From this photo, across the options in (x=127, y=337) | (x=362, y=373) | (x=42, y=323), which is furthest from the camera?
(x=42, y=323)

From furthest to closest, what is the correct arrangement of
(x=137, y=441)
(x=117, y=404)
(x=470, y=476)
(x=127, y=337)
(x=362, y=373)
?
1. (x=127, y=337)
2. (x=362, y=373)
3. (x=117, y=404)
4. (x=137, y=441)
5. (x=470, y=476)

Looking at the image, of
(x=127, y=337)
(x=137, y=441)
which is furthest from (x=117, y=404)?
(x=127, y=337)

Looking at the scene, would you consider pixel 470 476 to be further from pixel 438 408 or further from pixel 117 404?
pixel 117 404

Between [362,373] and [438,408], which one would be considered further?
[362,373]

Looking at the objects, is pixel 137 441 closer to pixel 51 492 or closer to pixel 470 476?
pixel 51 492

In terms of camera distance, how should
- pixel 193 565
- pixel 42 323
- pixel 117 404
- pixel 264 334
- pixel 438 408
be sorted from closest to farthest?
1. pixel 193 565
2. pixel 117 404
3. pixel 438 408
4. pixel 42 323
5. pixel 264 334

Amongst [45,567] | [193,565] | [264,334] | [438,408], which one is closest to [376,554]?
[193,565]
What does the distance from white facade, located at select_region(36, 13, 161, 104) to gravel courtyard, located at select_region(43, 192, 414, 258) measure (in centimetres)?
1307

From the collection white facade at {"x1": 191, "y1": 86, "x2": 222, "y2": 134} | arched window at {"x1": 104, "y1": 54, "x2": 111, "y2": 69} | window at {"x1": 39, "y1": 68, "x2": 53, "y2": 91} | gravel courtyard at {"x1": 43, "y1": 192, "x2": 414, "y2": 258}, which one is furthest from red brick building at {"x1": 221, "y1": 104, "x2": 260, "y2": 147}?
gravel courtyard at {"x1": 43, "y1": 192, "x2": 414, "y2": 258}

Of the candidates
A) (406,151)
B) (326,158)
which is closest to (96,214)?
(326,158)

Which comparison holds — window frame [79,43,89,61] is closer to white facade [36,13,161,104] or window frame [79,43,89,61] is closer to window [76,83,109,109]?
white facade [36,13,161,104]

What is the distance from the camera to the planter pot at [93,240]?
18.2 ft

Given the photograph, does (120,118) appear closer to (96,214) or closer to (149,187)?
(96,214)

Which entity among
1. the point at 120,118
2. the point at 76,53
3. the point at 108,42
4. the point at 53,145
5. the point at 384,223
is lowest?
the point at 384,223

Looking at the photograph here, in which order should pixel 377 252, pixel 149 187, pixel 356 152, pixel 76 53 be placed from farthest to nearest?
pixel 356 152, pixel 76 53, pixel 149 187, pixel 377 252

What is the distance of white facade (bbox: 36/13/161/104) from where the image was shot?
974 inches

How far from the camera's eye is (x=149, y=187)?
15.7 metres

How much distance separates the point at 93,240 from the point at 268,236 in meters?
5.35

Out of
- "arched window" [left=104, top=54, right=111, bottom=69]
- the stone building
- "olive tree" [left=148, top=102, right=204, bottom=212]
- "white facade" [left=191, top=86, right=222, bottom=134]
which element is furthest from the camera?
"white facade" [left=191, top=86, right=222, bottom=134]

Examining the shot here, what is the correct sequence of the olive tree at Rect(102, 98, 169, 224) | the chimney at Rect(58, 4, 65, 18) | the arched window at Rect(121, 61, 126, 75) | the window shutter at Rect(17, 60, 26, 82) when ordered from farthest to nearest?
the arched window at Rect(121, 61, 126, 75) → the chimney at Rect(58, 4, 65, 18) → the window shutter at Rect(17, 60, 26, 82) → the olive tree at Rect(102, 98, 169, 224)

===

* **PROBLEM DESCRIPTION**
In the listing above, find the line containing "Examining the shot" and please quote exactly that line through the last one, and no other lines.

* **RIGHT ANSWER**
Examining the shot here, what is the correct sequence of the olive tree at Rect(102, 98, 169, 224) | the chimney at Rect(58, 4, 65, 18) | the arched window at Rect(121, 61, 126, 75) | the window shutter at Rect(17, 60, 26, 82) when ordered from farthest to nearest?
the arched window at Rect(121, 61, 126, 75) → the chimney at Rect(58, 4, 65, 18) → the window shutter at Rect(17, 60, 26, 82) → the olive tree at Rect(102, 98, 169, 224)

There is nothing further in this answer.